§ WORK TO COMPLETE
Would you print the data below exactly, leaving out every picture?

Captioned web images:
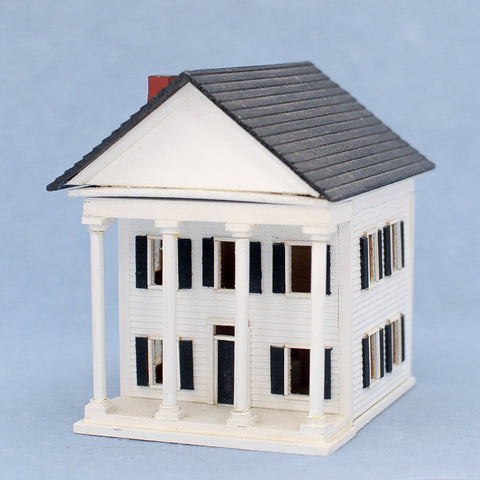 G.M. Gudgel Colonial House, 144th Scale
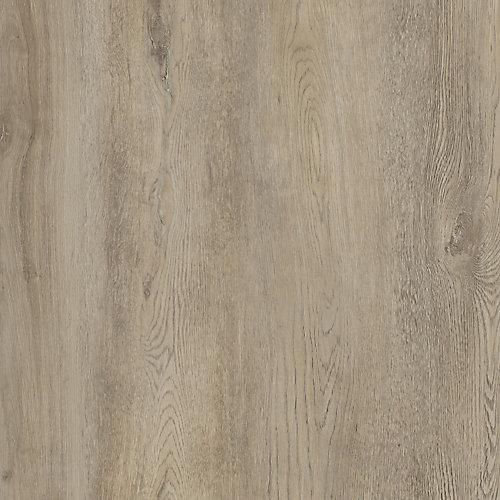 Latte pour plancher, vinyle de luxe, 8,7 po x 47,6 po, Soaring Eagle Wood, 20,06 pi2/boîte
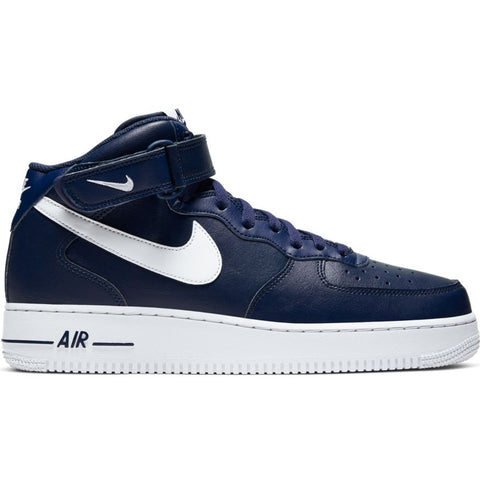 Nike Air Force 1 Mid '07 AN20 Midnight Navy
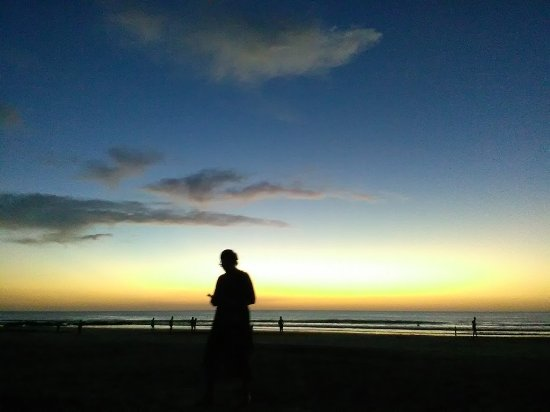 Playa Avellana : Anochecer / Follow @ricarfx Blog ricar. tv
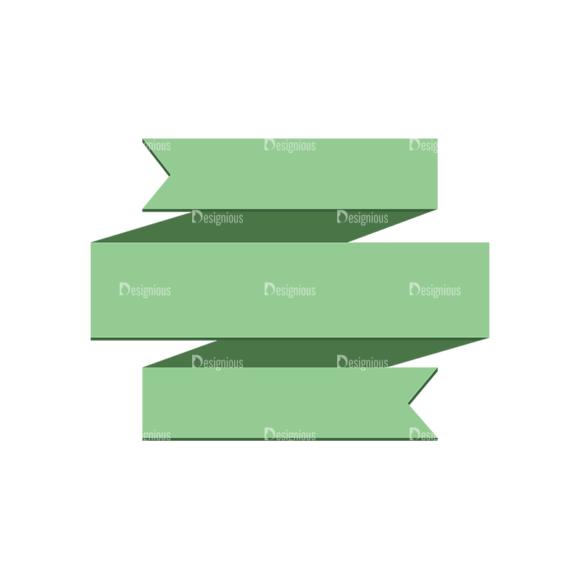 Origami Vector Ribbons Vector Ribbon 02 Clip Art - SVG & PNG vector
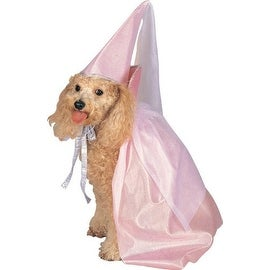 Pink Fairy Princess Dog Costume, Small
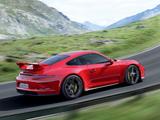 Pictures of Porsche 911 GT3 (991) 2013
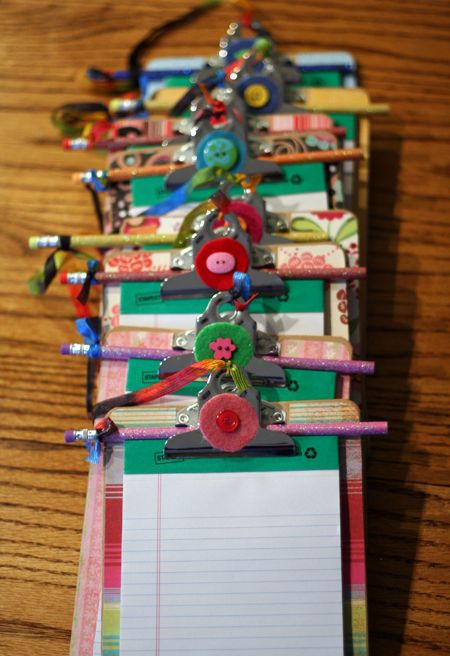 I want to make these as party favors for my daughter's birthday Party!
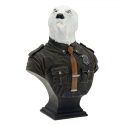 Collection Bust Attakus Blacksad Hans Karup The White Bear B408 (2008)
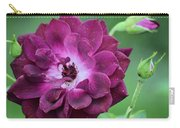 Violet Rose And Buds Carry-all Pouch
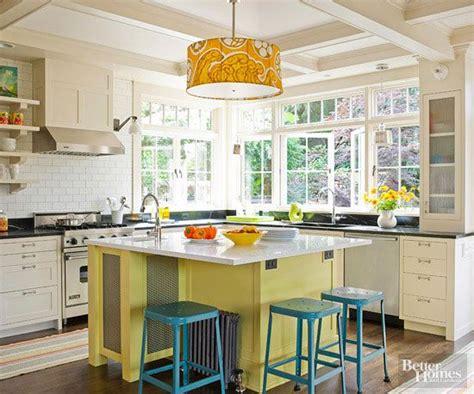 colorful kitchen islands colorful kitchen islands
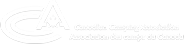 Association des camps du Canada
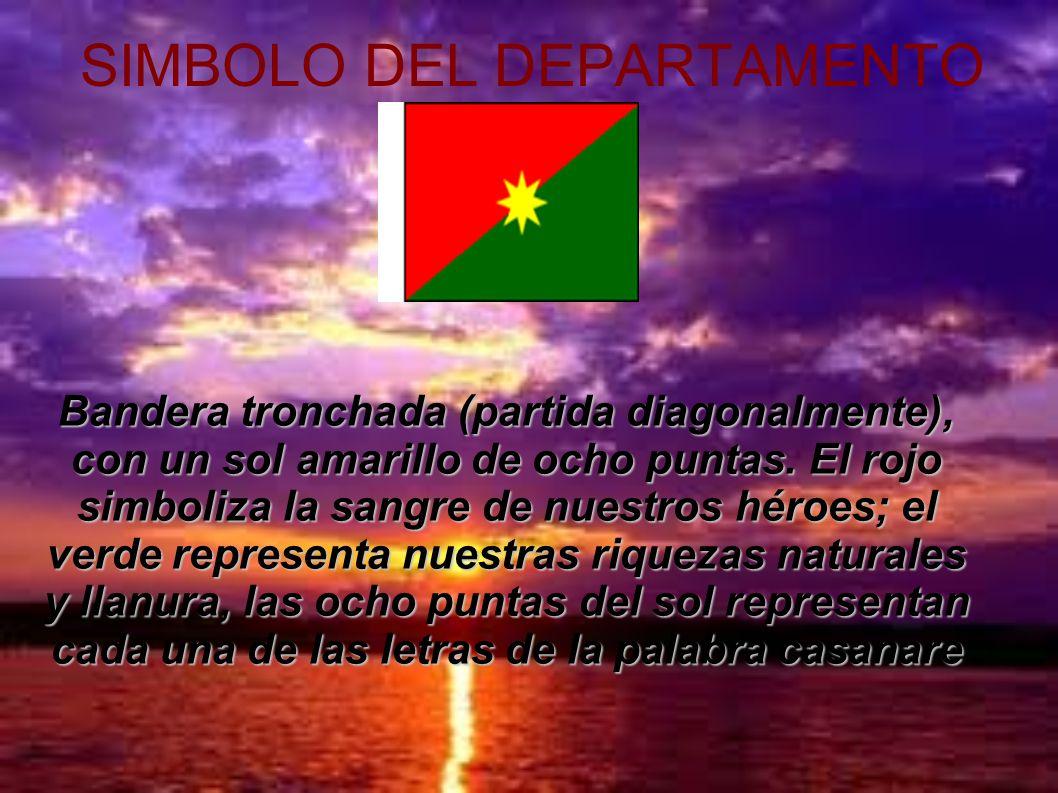 SIMBOLO DEL DEPARTAMENTO
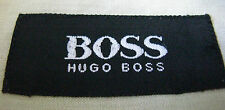 Hugo Boss Long Sleeve Cotton Green Dress Shirt Medium 15 1/2 x 34/35 Portugal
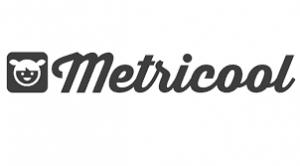 Mini Guía Metricool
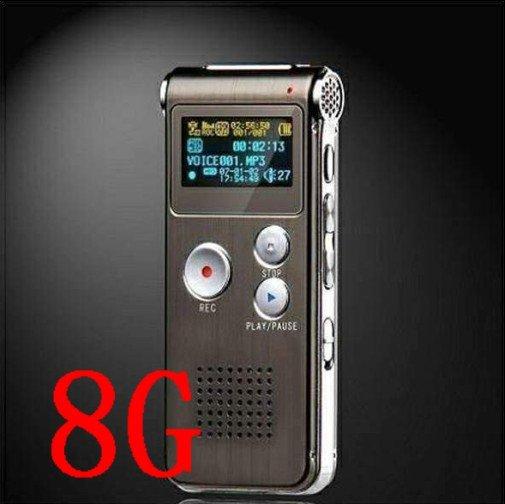 8GB Digital Voice Recorder Sound Hunter Telephone Recorder 8GB MP3 WMA Mic USB
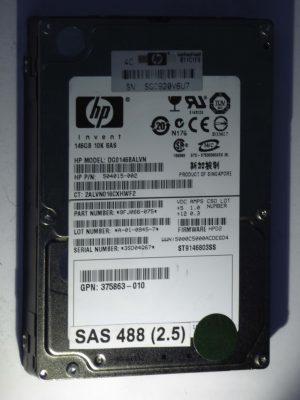 HP-DG0146BALVN-9FJ066-075-SAS488(2.5)-Front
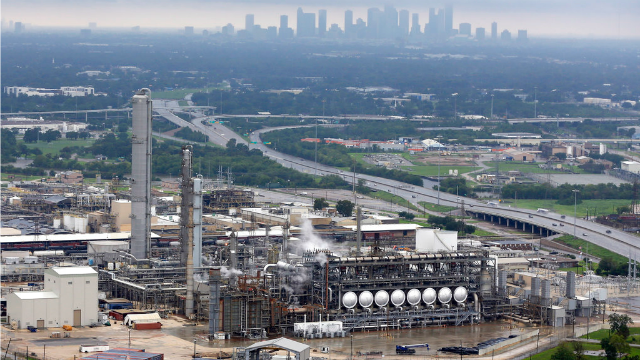 This aerial photo shows the Flint Hills Resources oil refinery near downtown Houston on Tuesday, Aug. 29, 2017. (AP Photo/D1avid J. Phillip)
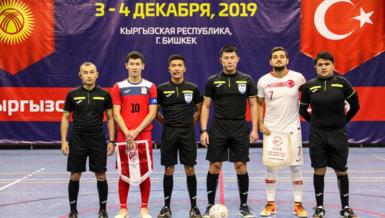 Futsal Milli Takımı hazırlık maçında Kırgızistan'a 5-3 mağlup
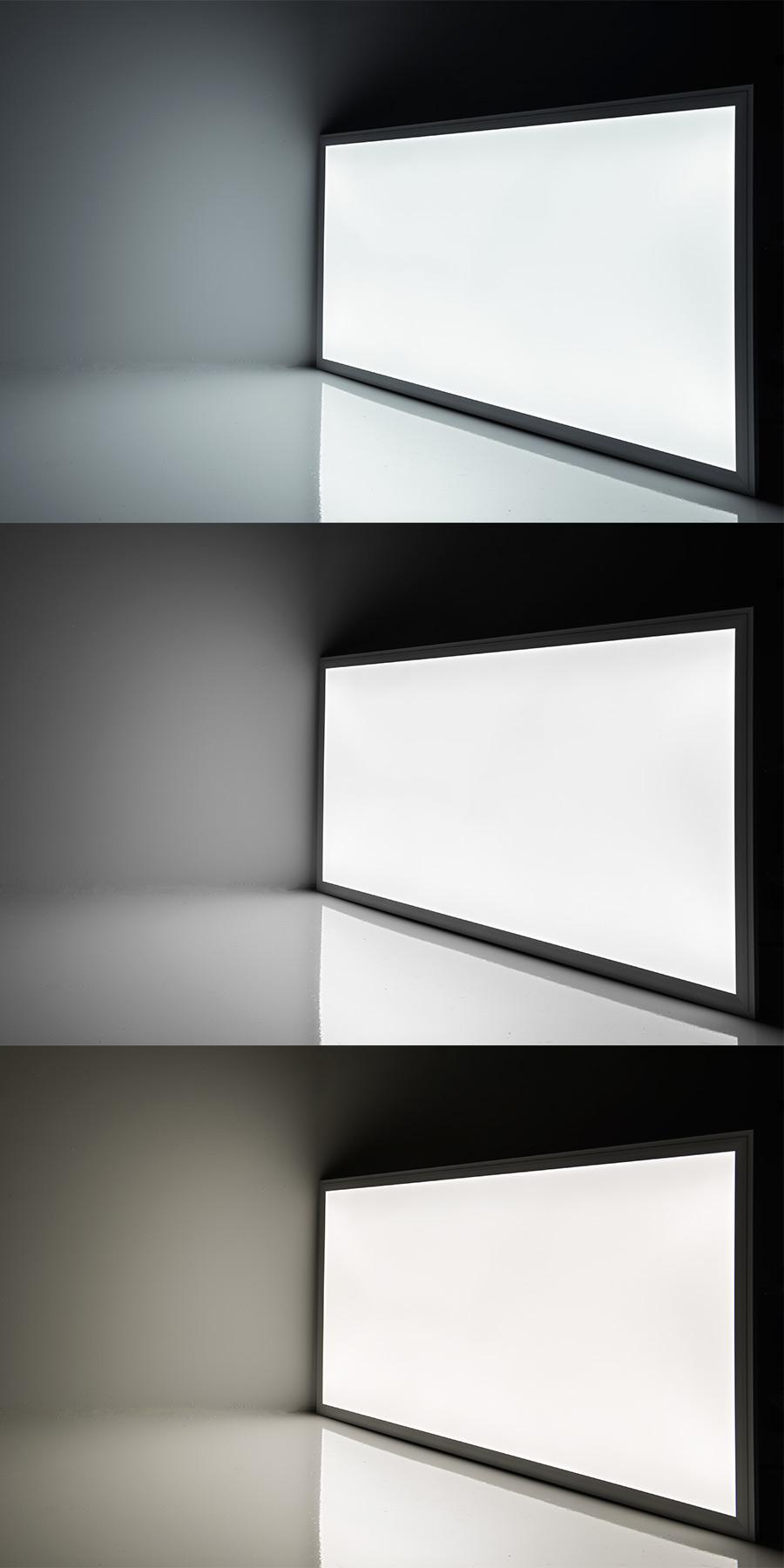 led panel light 2x4 5 600 lumens 50w even glow. Black Bedroom Furniture Sets. Home Design Ideas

§ EXERCISE ANSWER
 G.M. Gudgel Colonial House, 144th Scale
 Latte pour plancher, vinyle de luxe, 8,7 po x 47,6 po, Soaring Eagle Wood, 20,06 pi2/boîte
 Nike Air Force 1 Mid '07 AN20 Midnight Navy
 Playa Avellana : Anochecer / Follow @ricarfx Blog ricar. tv
 Origami Vector Ribbons Vector Ribbon 02 Clip Art - SVG & PNG vector
 Pink Fairy Princess Dog Costume, Small
 Pictures of Porsche 911 GT3 (991) 2013
 I want to make these as party favors for my daughter's birthday Party!
 Collection Bust Attakus Blacksad Hans Karup The White Bear B408 (2008)
 Violet Rose And Buds Carry-all Pouch
 colorful kitchen islands colorful kitchen islands
 Association des camps du Canada
 SIMBOLO DEL DEPARTAMENTO
 Hugo Boss Long Sleeve Cotton Green Dress Shirt Medium 15 1/2 x 34/35 Portugal
 Mini Guía Metricool
 8GB Digital Voice Recorder Sound Hunter Telephone Recorder 8GB MP3 WMA Mic USB
 HP-DG0146BALVN-9FJ066-075-SAS488(2.5)-Front
 This aerial photo shows the Flint Hills Resources oil refinery near downtown Houston on Tuesday, Aug. 29, 2017. (AP Photo/D1avid J. Phillip)
 Futsal Milli Takımı hazırlık maçında Kırgızistan'a 5-3 mağlup
 led panel light 2x4 5 600 lumens 50w even glow. Black Bedroom Furniture Sets. Home Design Ideas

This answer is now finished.